Son más de seis mil metros cuadrados de extensión en pleno corazón de la ciudad alta, muy cerca del antaño cruce de los Cuatro Caminos o, posteriormente, plaza de La Paz (ahora sin plaza ni paz) de Santa Cruz de Tenerife, teatro de andanzas juveniles del que esto escribe. Sobre dicha parcela, aún ocupada por las ruinas de lo que fue la plaza de toros más importante del archipiélago (1892), planean muchos intereses mercantiles que abogan por su destrucción y reconversión parcial del ruedo en una plaza pública, mientras que en el resto del solar se pretende edificar dos enormes inmuebles. Luego está el Cabildo, que ha decidido este año incluirla en el calificativo de BIC del barrio de Los Hoteles, más el depósito anexo de agua potable, obra de Antonio Pintor, como límite extremo occidental del mismo.

Pero no acaban, ni aún acabarán, las vicisitudes del dudoso futuro del inmueble, invalidado desde hace años por la prohibición expresa de la celebración de corridas de toros en Canarias (recordemos la filípica de Miguel Cabrera Pérez-Camacho). Tampoco es probable que podamos ver ningún otro espectáculo multitudinario, como lo fueron las luchadas, las veladas de boxeo, conciertos, mítines, espectáculos del ballet cubano y las galas del Carnaval en la época de José Tamayo, cuando el teatro Guimerá se quedó pequeño para el desarrollo de este acto.

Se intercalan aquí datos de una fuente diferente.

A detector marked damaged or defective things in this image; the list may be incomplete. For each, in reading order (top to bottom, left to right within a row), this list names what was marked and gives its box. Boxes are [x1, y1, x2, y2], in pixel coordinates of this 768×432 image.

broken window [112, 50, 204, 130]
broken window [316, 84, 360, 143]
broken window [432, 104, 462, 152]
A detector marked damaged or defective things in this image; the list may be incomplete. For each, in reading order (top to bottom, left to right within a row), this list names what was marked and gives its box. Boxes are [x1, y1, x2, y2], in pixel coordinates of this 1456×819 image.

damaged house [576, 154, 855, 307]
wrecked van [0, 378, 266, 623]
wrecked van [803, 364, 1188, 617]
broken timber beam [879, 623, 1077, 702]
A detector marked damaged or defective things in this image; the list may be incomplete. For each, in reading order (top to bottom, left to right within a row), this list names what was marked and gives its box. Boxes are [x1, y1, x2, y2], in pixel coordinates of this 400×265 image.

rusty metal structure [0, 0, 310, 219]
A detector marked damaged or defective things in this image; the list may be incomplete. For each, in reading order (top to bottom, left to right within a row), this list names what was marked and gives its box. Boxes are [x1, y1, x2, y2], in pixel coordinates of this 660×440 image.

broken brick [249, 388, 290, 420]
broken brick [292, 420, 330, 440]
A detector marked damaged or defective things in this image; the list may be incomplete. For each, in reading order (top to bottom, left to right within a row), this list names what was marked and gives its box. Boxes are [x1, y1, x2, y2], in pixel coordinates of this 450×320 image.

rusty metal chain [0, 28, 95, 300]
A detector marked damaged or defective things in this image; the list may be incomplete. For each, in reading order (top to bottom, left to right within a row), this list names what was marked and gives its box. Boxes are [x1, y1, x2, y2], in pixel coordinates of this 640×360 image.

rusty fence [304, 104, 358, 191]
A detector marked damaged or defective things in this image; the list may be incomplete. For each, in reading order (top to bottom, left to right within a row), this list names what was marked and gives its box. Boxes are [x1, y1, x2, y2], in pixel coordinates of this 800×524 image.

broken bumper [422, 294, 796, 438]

En sus gradas he visto desde la anual demostración sindical de la Dictadura, hasta luchadas que dejaron huella en la afición, precedidas de aquel rito de extender una gran lona circular en el centro del ruedo para comenzar las agarradas. También fui testigo del intercambio de silbos gomeros, que de extremo a extremo de las gradas se comunicaban en medio de un público expectante. Del boxeo, recuerdo noches épicas entre Olivares/Mena, que le valió a éste el título de campeón español del peso medio; también presencié pugnas de Juan Albornoz "Sombrita" contra rivales como Tito Gómez, Barrera Corpas, y su noqueador, Valerio Núñez. Tampoco olvido el intento fallido de nuestro púgil (con su gran juego de piernas y su mandíbula de cristal) de tratar de arrebatar el cetro nacional a Exuperancio "Fred Galiana", o al propio Miguel Velázsquez y su brillante trayectoria pugilística.

De las veladas taurinas puedo recordar la tarde de Manuel Benítez y su desigual "salto de la rana", ganándose a un público previamente influenciado por la propaganda; o la mejor novillada que presencié, protagonizada por Victoriano "Roger" Valencia y otros que no recuerdo, o tantos afamados matadores nacionales.

Algunas de estas corridas las contemplé desde la meseta situada sobre la puerta del toril, lugar destinado al cuerpo sanitario en que mi padre prestaba sus servicios. Otras lo fueron desde la grada, junto a mi abuelo materno, que llegó a vestirse de luces para torear vaquillas. Luego vino Pérez Camacho, como dije, y mandó a parar. Pero esa es otra historia.

En cuanto a su etapa como cine de verano, ya he escrito de manera amplia más de una anécdota, que van desde el célebre grito popular de "¡Claudio!", hermano del empresario José Alberto, padre de nuestro exrector y reputado ginecólogo del mismo nombre, hasta el secuestro (que no he contado) en un local anexo de un vigilante nocturno que apareció a la mañana siguiente atado a un poste de los muchos materiales que guardaba el ocasional arrendatario, Olózaga, delegado entonces de Telefónica. Enseres apetitosos para los ladrones, como bovinas de cobre, que no se resistieron ante la disuasión del fallido vigilante, encontrado maniatado por el dueño del local, Carlos Ojeda.

Cualquiera de los lectores contemporáneos, como yo, podría enumerar un sinfín de anécdotas, pero la evidencia de ruina inminente, rayando ya en peligrosidad, ha impulsado a Urbanismo a obligar a los dueños a vaciarla de escombros y recipientes contaminantes, y vallarla para mayor seguridad. Esto es lo que hay, pese al futuro incierto y al BIC del Cabildo Insular que he mencionado.